• _Page extract_
Part 9 - The Meaning of Life

Less than one minute read time.
“Why are we here, what’s life all about?
Is God really real, or is there some doubt?
Well tonight we're going to sort it all out
For tonight it's the meaning of life."

This is the final entry into the KMCA series. I am not going to post it here, other than to write one short paragraph about it.  At over 12,000 words this is one of my longest ever posts, so be warned. There is a lengthy section on music. It will appeal to anyone that likes Monty Python, The HitchHikers Guide to the Galaxy and Humanism.  Hang in there, make a strong cup of tea or coffee and come back to it if necessary. It took two months to write, edit and get proof read. My Cancer Diary - part 9 (The Meaning of Life). God, the ‘After Life’ and the Princess of Wales!

It can be in full here, but you probably don't have the time..  It was originally published on 4 October, one year exactly after my stage 4 bowel cancer diagnosis.

You probably won't read it, oh God 'I'm so depressed' (said Marvin).

Anyway, it's been lovely to share my journey with you... goodbye!

https://teacherphili.wordpress.com/2024/10/04/my-cancer-diary-part-9-the-meaning-of-life/

Anonymous
  • Well teacher Phil, I have read your 100th blog! I grew up in a very roman catholic family and, very gently, rebelled from this as a teenager. Some of your comments on religion resonated; suicide as a mortal sin, and previously a crime. Now, I would not take my own life, it's not 'painless' for those left behind, and entails a hole load of stressful legal admin. A close friend took his own life in 2022; so incredibly sad, many of us were supporting him through a family crisis but still he felt desperate and alone enough to go into the woods one night with a rope. 

    I am now signed off all treatments and have an unspecified number of months left. 

    I have commented in previous posts on similarities between our cancer experiences. My bowel adenocarcinoma had spread to my lungs and  liver by July this year and latest scan shows ten mets in my liver and new cancer in my right humerus, sacrum and pelvic bones...so, cancer nine ways! My signet ring cancer cells, rare and tough bastards, have shrugged off all the treatments.

• _Data records_
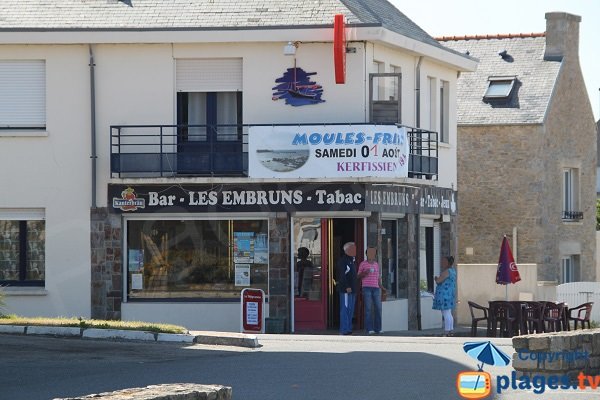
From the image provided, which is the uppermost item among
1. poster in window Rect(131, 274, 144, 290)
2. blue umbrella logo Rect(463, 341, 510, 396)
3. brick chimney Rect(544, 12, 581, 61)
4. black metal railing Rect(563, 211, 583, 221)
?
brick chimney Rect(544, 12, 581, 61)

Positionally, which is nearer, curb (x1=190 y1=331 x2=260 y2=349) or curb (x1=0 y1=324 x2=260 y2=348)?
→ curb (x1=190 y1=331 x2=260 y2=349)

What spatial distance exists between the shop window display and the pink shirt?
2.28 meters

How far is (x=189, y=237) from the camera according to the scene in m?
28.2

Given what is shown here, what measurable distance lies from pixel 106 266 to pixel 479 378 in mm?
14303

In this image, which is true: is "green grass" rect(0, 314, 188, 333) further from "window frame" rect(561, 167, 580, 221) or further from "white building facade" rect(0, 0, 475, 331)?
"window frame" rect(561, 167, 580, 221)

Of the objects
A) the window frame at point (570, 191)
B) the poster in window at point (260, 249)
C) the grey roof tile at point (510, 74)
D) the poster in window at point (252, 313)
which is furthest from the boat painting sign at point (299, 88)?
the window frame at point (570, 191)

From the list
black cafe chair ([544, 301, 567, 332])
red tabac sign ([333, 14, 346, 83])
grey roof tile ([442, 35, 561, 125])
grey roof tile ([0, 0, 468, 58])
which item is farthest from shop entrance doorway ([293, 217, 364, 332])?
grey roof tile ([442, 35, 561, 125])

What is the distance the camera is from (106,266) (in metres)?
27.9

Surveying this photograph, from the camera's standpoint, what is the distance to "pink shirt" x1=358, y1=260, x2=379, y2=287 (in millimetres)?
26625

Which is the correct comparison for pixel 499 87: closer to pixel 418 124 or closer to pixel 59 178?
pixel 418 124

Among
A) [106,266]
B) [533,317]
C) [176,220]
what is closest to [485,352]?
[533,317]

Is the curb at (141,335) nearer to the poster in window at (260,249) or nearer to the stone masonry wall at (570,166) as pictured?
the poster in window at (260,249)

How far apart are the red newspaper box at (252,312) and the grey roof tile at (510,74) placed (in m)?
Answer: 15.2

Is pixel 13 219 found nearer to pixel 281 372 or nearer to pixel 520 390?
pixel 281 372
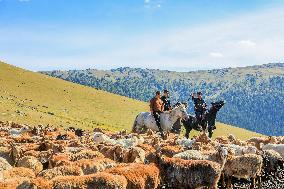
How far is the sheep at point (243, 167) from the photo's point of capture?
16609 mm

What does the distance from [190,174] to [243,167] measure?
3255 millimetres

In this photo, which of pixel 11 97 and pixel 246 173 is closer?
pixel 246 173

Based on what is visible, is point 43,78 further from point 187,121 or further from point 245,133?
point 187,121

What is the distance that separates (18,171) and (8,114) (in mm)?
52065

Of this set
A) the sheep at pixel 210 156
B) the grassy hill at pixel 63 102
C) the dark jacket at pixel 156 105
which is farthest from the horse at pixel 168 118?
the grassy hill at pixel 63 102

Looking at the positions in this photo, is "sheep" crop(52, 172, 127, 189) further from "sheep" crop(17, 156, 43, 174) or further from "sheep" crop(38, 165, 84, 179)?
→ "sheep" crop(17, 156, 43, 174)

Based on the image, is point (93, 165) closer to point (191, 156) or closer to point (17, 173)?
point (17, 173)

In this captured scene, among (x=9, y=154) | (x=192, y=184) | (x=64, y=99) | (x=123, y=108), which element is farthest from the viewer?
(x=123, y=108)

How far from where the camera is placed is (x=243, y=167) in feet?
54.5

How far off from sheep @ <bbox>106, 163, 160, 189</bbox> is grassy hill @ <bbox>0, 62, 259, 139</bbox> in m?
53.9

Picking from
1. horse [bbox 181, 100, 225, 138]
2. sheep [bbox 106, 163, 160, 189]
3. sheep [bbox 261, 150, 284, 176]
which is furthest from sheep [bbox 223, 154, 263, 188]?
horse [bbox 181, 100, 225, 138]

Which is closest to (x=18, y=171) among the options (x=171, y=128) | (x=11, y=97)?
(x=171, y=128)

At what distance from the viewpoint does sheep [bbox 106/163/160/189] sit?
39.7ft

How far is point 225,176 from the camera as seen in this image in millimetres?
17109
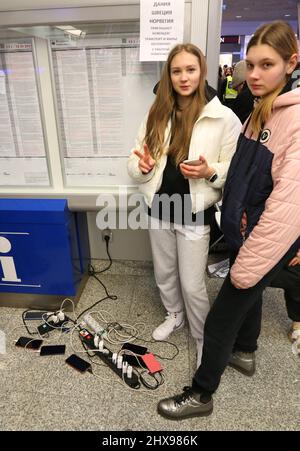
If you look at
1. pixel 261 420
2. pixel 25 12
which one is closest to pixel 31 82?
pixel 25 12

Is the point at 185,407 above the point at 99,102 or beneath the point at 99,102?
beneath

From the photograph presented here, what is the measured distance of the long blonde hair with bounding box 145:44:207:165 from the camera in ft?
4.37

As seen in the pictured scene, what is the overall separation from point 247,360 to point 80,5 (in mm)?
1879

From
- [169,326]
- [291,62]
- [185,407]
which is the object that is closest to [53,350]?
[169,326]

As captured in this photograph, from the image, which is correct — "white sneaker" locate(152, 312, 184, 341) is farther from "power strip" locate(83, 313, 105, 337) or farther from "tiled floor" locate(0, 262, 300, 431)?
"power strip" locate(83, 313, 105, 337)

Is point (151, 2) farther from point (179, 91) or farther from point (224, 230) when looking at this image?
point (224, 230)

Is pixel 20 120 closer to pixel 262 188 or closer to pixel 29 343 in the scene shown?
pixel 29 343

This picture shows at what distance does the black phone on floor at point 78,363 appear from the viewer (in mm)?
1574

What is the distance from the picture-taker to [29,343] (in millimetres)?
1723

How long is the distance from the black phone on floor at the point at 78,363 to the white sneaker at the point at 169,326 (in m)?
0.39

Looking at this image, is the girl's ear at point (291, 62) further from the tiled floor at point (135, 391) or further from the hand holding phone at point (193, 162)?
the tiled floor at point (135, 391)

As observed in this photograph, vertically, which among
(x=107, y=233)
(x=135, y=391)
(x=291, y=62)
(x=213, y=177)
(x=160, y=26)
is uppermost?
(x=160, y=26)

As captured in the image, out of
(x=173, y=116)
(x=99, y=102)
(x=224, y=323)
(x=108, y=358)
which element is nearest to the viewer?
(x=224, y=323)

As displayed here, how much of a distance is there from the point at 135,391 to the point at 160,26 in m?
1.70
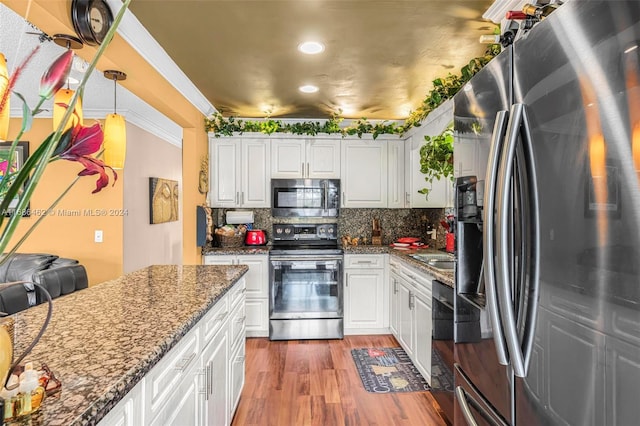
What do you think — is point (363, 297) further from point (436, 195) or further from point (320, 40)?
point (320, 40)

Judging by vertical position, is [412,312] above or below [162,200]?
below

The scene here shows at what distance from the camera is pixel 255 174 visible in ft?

--

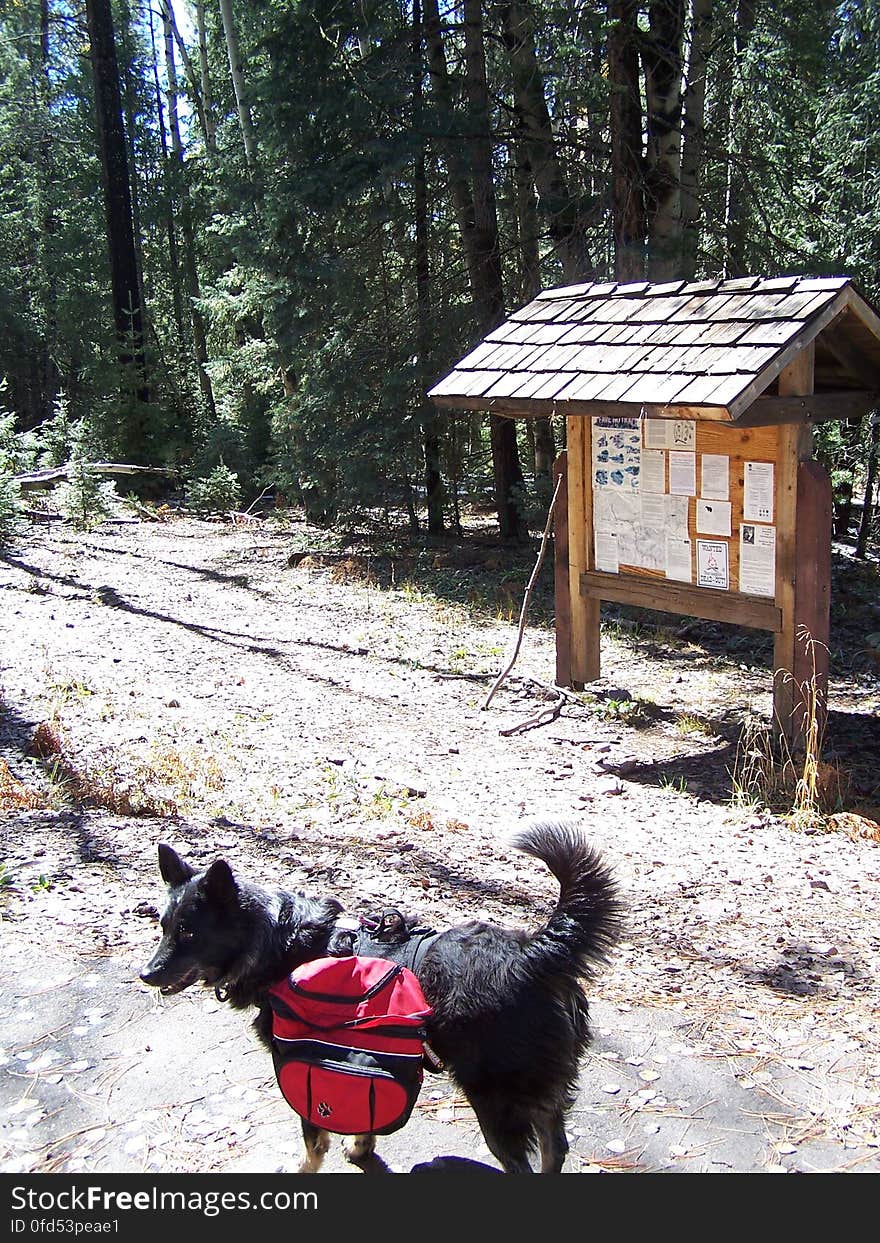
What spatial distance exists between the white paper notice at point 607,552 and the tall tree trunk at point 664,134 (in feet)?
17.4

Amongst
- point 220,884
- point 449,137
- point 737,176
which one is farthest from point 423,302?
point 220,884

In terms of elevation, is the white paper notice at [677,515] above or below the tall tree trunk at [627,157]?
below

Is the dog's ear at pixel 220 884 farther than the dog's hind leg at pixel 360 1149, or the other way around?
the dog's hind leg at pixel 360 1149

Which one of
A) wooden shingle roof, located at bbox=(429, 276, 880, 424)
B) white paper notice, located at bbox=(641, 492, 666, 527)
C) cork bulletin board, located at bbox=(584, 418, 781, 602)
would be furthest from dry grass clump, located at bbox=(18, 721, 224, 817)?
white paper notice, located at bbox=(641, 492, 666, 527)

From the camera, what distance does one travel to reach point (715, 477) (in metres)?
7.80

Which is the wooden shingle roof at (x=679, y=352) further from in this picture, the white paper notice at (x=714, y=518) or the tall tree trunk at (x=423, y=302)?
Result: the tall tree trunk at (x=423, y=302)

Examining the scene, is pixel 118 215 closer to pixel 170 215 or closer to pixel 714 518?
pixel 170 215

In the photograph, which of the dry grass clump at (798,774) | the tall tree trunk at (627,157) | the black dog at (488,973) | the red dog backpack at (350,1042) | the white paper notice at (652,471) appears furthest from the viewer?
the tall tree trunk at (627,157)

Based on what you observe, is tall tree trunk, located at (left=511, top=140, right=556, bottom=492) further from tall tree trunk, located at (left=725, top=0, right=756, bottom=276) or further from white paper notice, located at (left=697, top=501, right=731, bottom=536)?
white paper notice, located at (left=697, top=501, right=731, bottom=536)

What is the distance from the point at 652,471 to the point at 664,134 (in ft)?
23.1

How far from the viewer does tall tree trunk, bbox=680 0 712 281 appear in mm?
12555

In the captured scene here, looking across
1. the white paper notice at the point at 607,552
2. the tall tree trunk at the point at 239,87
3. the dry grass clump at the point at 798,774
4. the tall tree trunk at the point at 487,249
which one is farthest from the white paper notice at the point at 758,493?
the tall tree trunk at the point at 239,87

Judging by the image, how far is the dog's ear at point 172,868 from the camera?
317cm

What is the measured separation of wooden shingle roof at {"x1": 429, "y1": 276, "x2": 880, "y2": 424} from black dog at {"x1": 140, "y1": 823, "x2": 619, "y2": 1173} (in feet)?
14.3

* * *

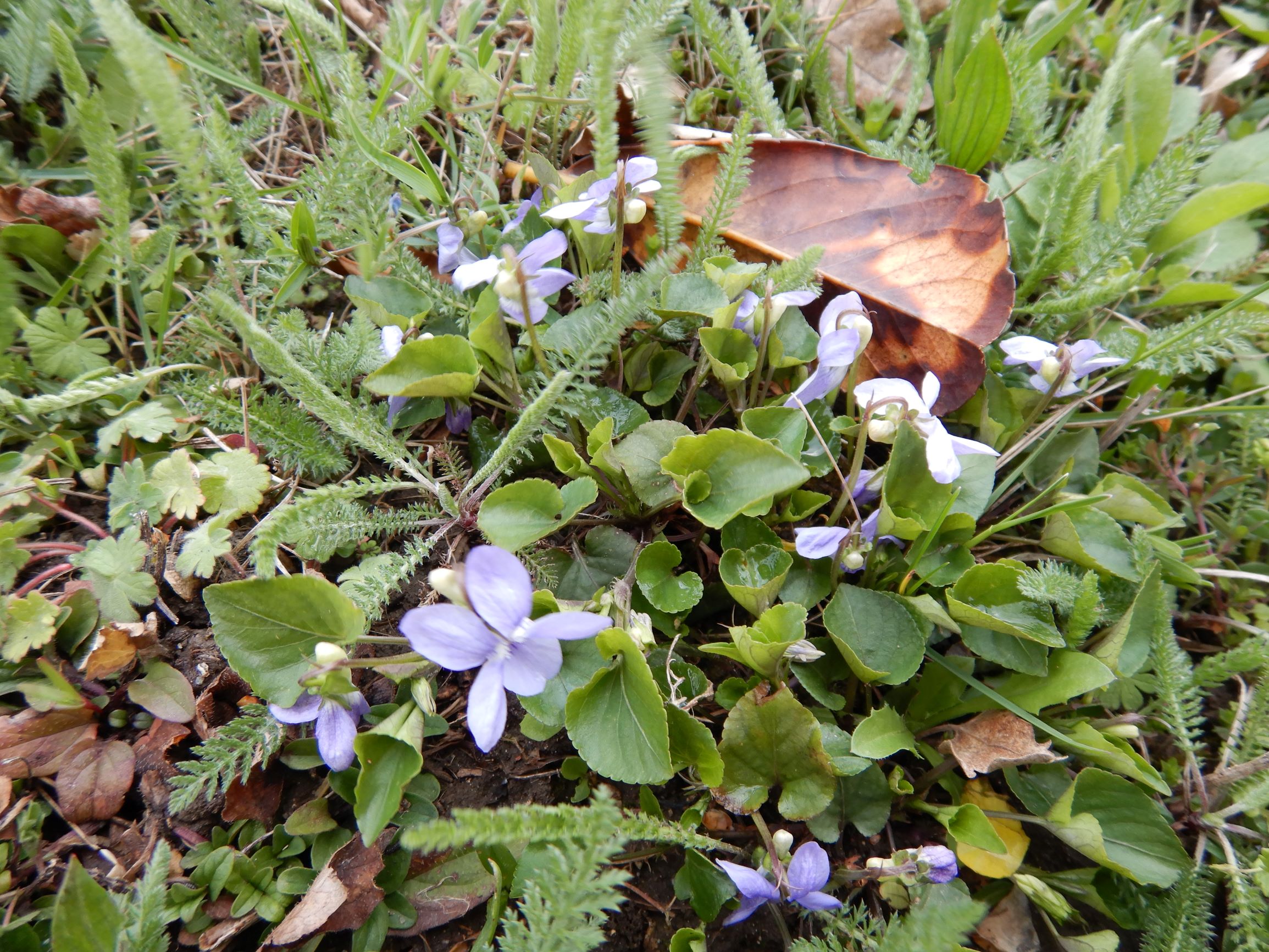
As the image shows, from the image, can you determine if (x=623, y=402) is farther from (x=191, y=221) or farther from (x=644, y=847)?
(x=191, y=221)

• _Actions to take_
• a. In the cancer diary post, how long does the writer say the final entry took to write, edit and get proofread?
• b. Please resume the cancer diary post after its last sentence.
The items have no connection to the cancer diary post.

• _Answer set_
• a. Two months.

• b.
    I have steered away from the 'war' and 'battle' words in describing my cancer. I don't think its helpful to use these terms, partly because actual war is truly terrible and I'm really one of life's 'lucky, lucky bastards' (hope you appreciate the quote?), who just happens to have been unlucky enough to get cancer. Thank you for sharing your thoughts on how you got cancer. I have no idea where mine came from, a fit and healthy non-smoker and light drinker with no family history of bowel cancer...so how come I get so ridiculously ill? I don't think that I have ever had an actual panic attack, although I have been stressed many times, my feeling is that my cancer has not been catalysed by worry But, I am not at war with cancer, and I am not losing a battle. I know that cancer will be the cause of my death quite soon but I am truly lucky to have had the life that I have had; and I am sad to leave it so soon. I am going to try and leave with as much grace and humility as I can muster. If there is some kind of afterlife, I hope its not too dull or filled with vengeance for my many failings!

    I wish you well for the marathon, that is a massive undertaking. 

    (you mention 'Jon Holmes says the C-word' podcast. I am the final speaker on the second 'bonus readers stories' episode, I know, I can't compete with the ribbon producing bollocks!)